Eigen value dan eigen vector digunakan untuk mengetahui arah dan besarnya variasi data pada analisis multivariat. Perhitungan ini biasanya dilakukan pada matriks kovarians atau matriks korelasi untuk melihat komponen utama yang paling berpengaruh dalam data.
Eigen value menunjukkan besarnya variasi data yang dapat dijelaskan oleh masing-masing komponen. Semakin besar nilai eigen value, maka semakin besar kontribusi komponen tersebut dalam menjelaskan variasi data.
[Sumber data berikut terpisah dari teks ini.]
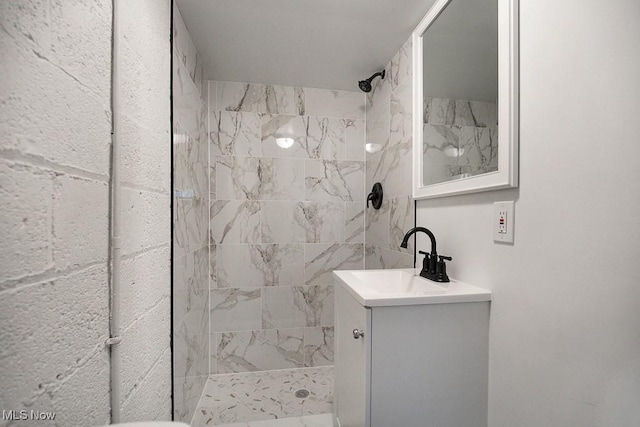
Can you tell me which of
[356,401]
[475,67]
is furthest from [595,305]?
[475,67]

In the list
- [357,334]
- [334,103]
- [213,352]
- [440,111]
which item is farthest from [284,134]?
[213,352]

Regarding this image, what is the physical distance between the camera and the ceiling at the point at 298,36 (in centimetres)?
134

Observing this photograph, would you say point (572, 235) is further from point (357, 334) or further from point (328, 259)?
point (328, 259)

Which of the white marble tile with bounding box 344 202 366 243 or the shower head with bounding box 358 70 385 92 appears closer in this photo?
the shower head with bounding box 358 70 385 92

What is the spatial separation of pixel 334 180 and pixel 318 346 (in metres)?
1.36

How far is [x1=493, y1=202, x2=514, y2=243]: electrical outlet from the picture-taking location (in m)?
0.89

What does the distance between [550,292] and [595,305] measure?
0.11m

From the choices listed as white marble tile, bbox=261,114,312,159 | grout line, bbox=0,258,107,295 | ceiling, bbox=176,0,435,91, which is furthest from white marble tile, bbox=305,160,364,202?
grout line, bbox=0,258,107,295

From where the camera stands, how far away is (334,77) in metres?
2.05

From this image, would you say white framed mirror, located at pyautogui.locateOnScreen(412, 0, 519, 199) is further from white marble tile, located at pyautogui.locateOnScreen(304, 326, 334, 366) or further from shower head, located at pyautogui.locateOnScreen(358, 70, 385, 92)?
white marble tile, located at pyautogui.locateOnScreen(304, 326, 334, 366)

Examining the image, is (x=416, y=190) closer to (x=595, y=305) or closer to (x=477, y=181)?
(x=477, y=181)

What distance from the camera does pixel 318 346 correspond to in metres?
2.22

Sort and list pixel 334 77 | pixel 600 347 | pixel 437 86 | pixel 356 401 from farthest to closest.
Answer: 1. pixel 334 77
2. pixel 437 86
3. pixel 356 401
4. pixel 600 347

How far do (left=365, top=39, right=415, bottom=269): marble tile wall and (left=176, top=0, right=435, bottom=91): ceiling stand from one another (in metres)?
0.18
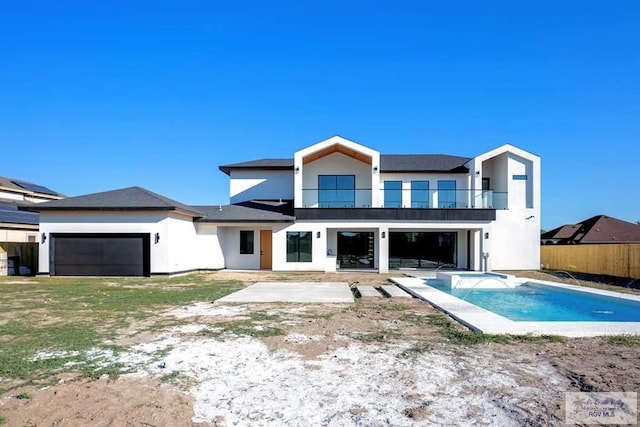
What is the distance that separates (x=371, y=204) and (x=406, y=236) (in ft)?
11.2

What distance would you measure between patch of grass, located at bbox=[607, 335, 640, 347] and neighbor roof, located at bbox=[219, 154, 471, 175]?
17.5 metres

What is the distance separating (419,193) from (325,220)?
22.1 feet

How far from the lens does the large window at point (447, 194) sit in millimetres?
23031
# Menghitung eigen value dari covariance matrix
eigen_value <- eigen(cov_matrix)$values
# Menampilkan eigen value
eigen_value
## [1] 2.27988839 1.41621134 1.34024303 1.01415438 0.95160179 0.79013022 0.17772856
## [8] 0.03004229
Eigen value terbesar terdapat pada komponen pertama (PC1) sebesar 2,2799, sehingga komponen ini paling dominan dalam menjelaskan variasi data. Komponen PC2 hingga PC4 juga masih memiliki kontribusi yang cukup penting, sedangkan PC5 sampai PC8 memiliki kontribusi yang kecil karena nilai eigen kurang dari 1.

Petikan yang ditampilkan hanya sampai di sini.